**** Исходный текст ****

Заново открывались кафе и рестораны, в магазинах появилось хорошее вино и конфеты, икра, белая и красная рыба, началось массовое производство косметики и духов. И конечно, открылось много новых ателье. Но модные журналы достать было невозможно. Предполагалось, что теперь советская мода сможет развиваться самостоятельно, без оглядки на Запад.
Однако ответ общества на предоставленную свободу не совпал с прожектами руководства. Советские женщины стали приобщаться к мировой моде через американские кинофильмы, которые тогда часто крутили в кинотеатрах. На экране блистали Энн Хардинг («Преданность»), Милдред Харрис («Классный парень»), Рита Хейворт («Только у ангелов есть крылья»). Им подражали даже первые советские звезды кино, эстрады и балета: Любовь Орлова, Клавдия Шульженко, Галина Уланова.
Так, в моду стали входить платья, скроенные по косой, с завышенной линией талии, рукавами фонариком и маленькими отложными воротничками. Чуть позже приобрел популярность спортивный стиль. Советский человек должен был развивать свое тело, дабы встать на защиту отечества, окруженного врагами. Плечевая линия женского костюма расширилась, в моду вошли накладные карманы, большие отложные воротники, юбки с высокой талией и вертикальными складками.

****

Через что, согласно тексту о советской моде, советские женщины стали приобщаться к мировой моде?

**** Исходные данные ****

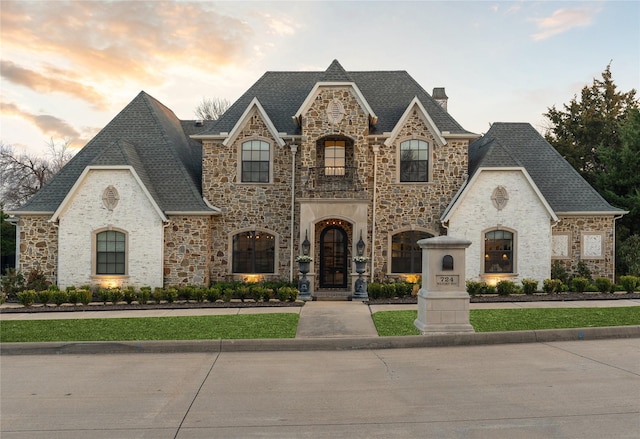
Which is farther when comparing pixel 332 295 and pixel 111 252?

****

• **Ответ на задание**: Через американские кинофильмы, которые тогда часто крутили в кинотеатрах.